Зотов, бывало, махнет на него пером:
– Ну, ладно, иди… На этот раз поверю, – смотри-и…
Алексашку произвели в денщики. Лефорт похваливал его Петру: «Мальчишка пойдет далеко, предан, как пес, умен, как бес». Алексашка постоянно бегал к Лефорту в слободу и ни разу не возвращался без подарка. Подарки он любил жадно, – чем бы ни одаривали. Носил Лефортовы кафтаны и шляпы. Первый из русских заказал в слободе парик – огромный, рыжий, как огонь, – надевал его по праздникам. Брил губу и щеки, пудрился. Кое-кто из челяди начал уже величать его Александром Данилычем.
Однажды он привел к Петру степенного юношу, одетого в чистую рубашку, новые лапти, холщовые портяночки:
– Мин херц [2] (так Алексашка часто называл теперь Петра), прикажи показать ему барабанную ловкость… Алеша, бери барабан…
Не спеша положил Алешка Бровкин шапку, принял со стола барабан, посмотрел на потолок скучным взором и ударил, раскатился горохом, – выбил сбор, зорю, походный марш, «бегом, коли, руби, ура», и чесанул плясовую, – ух ты! Стоял, как истукан, одни кисти рук да палочки летали – даже не видно.
Петр кинулся к нему, схватил за уши, удивясь, глядел в глаза, несколько раз поцеловал.
– В первую роту барабанщиком!..
Так и в батальоне оказалась у Алексашки своя рука. Когда дни стали коротки, гололедицей сковало землю, из низких туч посыпало крупой, – начались в слободе балы и пивные вечера с музыкой. Через Алексашку иноземцы передавали приглашения царю Петру: на красивой бумаге в рамке из столбов и виноградных лоз, – пузатый голый мужик сидит на бочке, сверху – голый младенец стреляет из лука, снизу – старец положил около себя косу. Посредине золотыми чернилами вирши:
«С сердечным поклоном зовем вас на кружку пива и танцы», а если прочесть одни заглавные буквы – выходило «герр Петер».
Только смеркалось, Алексашка подавал к крыльцу тележку об один конь (верхом Петр ездить не любил, слишком был длинен). Вдвоем они закатывались на Кукуй. Алексашка по дороге говорил:
– Давеча забегал в аустерию, мин херц, – заказать полпива, как вы приказали, – видел Анну Ивановну… Обещалась сегодня быть беспременно…
Петр, шмыгнув носом, молчал. Страшная сила тянула его на эти вечера. Кованые колеса громыхали по обледенелым колеям, в тьме не разглядеть дороги, на плотине воют голые сучья. И вот – приветливые огоньки. Алексашка, всматриваясь, говорил: «Левей, левей, мин херц, заворачивай в проулок, здесь не проедем…» Теплый свет льется из низких голландских окон. За бутылочными стеклами видны огромные парики. Голые плечи у женщин. Музыка. Кружатся пары. Трехсвечные с зерцалом подсвечники на стенах отбрасывают смешные тени.

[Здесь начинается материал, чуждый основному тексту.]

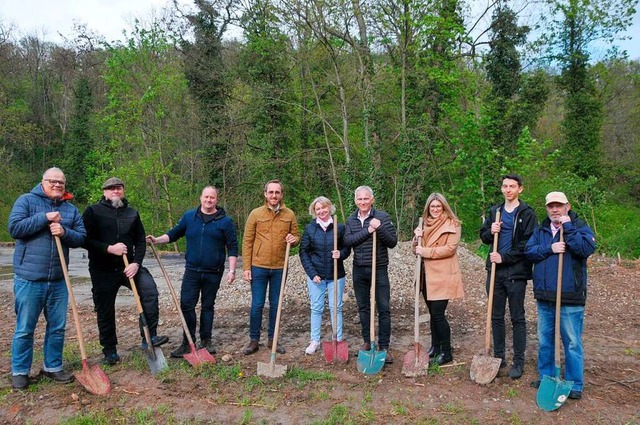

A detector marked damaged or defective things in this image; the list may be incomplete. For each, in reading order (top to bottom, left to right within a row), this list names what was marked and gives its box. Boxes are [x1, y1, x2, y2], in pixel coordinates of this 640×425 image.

rusty shovel head [76, 360, 112, 396]
rusty shovel head [184, 342, 216, 366]
rusty shovel head [258, 352, 288, 376]
rusty shovel head [322, 340, 348, 362]
rusty shovel head [400, 342, 430, 376]
rusty shovel head [468, 352, 502, 382]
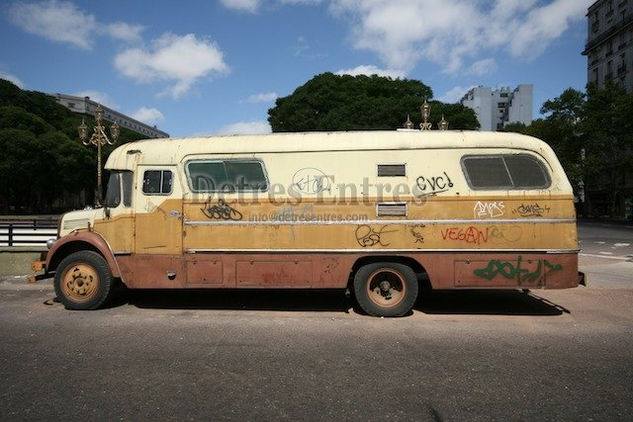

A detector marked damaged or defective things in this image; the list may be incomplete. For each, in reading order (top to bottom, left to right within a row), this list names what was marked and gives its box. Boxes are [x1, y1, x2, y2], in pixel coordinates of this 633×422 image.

rusty bus [29, 130, 584, 314]
rusty lower panel [112, 251, 576, 290]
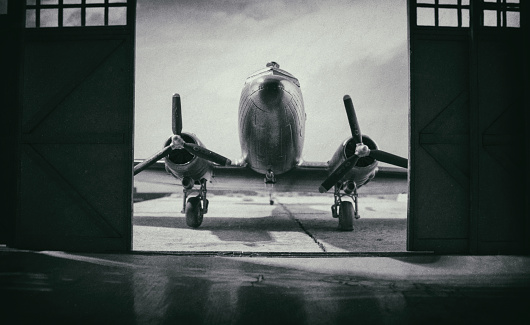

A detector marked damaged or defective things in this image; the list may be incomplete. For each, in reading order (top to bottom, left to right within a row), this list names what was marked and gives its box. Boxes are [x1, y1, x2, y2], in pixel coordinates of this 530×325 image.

crack in pavement [276, 201, 326, 252]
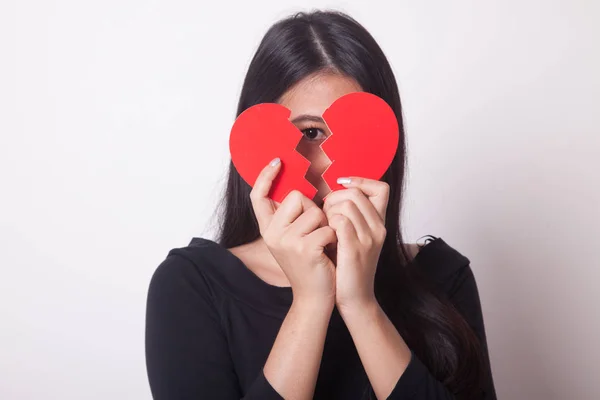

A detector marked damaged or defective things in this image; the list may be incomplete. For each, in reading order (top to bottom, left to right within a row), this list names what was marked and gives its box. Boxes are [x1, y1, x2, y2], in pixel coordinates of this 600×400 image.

broken heart prop [230, 91, 398, 203]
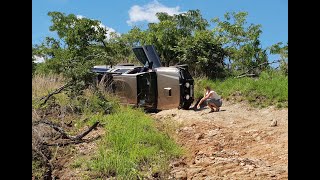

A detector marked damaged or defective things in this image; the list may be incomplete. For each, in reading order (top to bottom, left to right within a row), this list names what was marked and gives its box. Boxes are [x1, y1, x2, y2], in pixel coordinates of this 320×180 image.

overturned vehicle [91, 45, 194, 109]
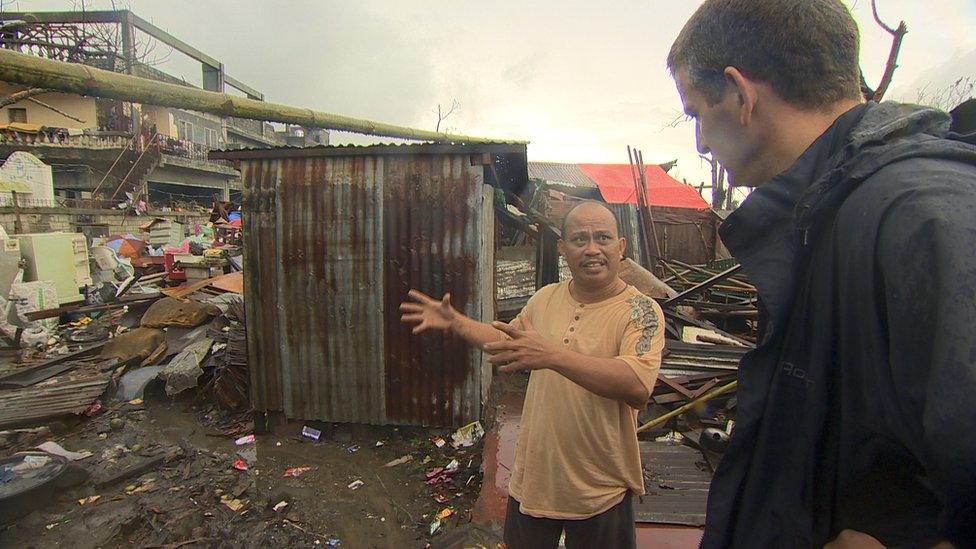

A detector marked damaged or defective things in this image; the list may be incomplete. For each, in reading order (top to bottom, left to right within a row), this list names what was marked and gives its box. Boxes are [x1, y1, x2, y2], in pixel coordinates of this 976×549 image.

rusty metal wall [240, 151, 488, 428]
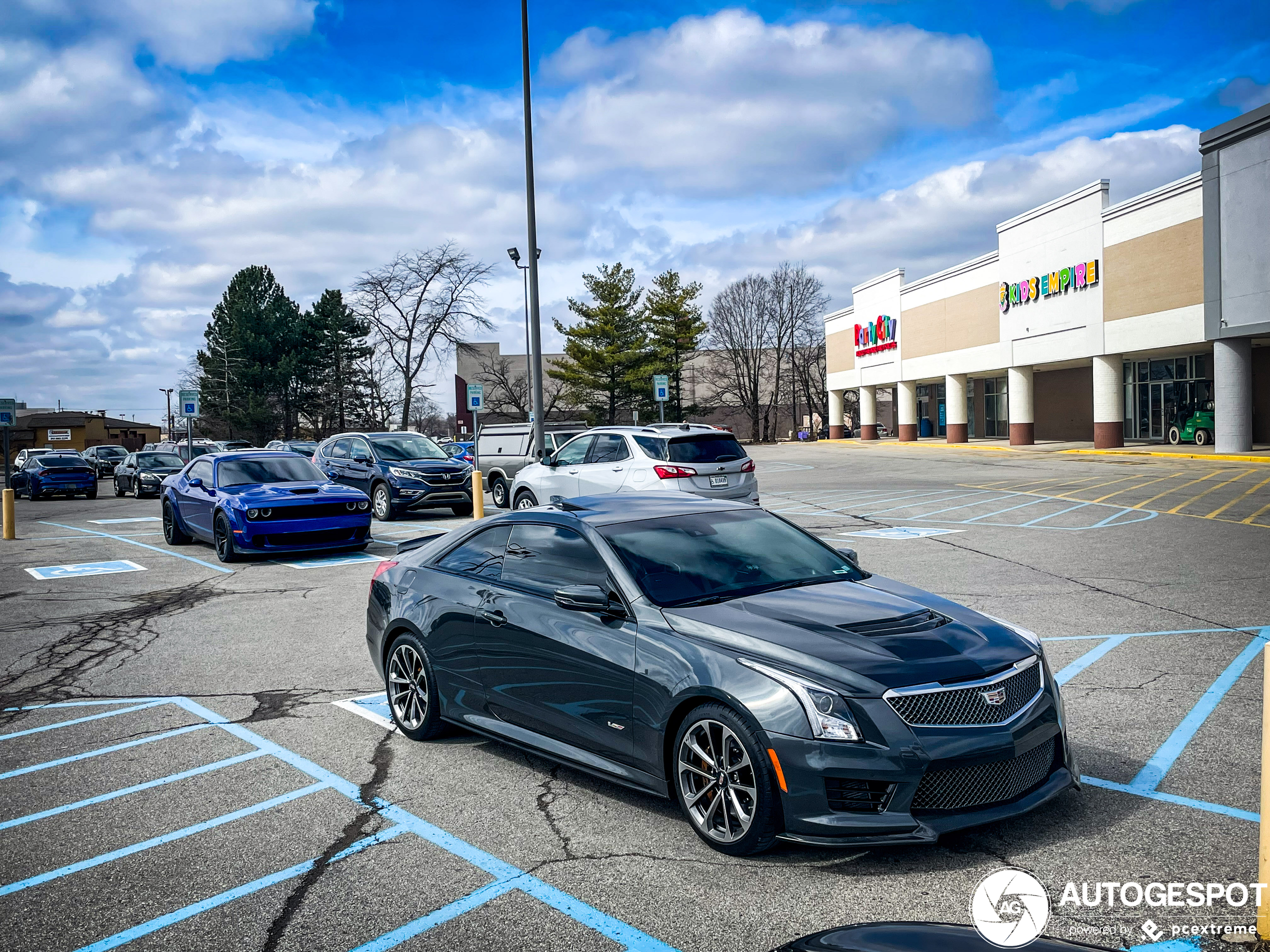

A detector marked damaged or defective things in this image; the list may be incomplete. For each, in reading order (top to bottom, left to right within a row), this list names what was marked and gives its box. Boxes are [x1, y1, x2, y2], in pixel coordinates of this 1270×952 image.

crack in asphalt [259, 731, 394, 952]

Петр входил не просто, – всегда как-нибудь особенно выкатив глаза: длинный, без румянца, сжав маленький рот, вдруг появлялся на пороге… Дрожащими ноздрями втягивал сладкие женские духи, приятные запахи трубочного табаку и пива.
– Петер! – громко вскрикивал хозяин. Гости вскакивали, шли с добродушно протянутыми руками, дамы приседали перед странным юношей – царем варваров, показывая в низком книксене пышные груди, высоко подтянутые жесткими корсетами. Все знали, что на первый контрданс Петр пригласит Анхен Монс. Каждый раз она вспыхивала от радостной неожиданности. Анхен хорошела с каждым днем. Девушка была в самой поре. Петр уже много знал по-немецки и по-голландски, и она со вниманием слушала его отрывочные, всегда торопливые рассказы и умненько вставляла слова.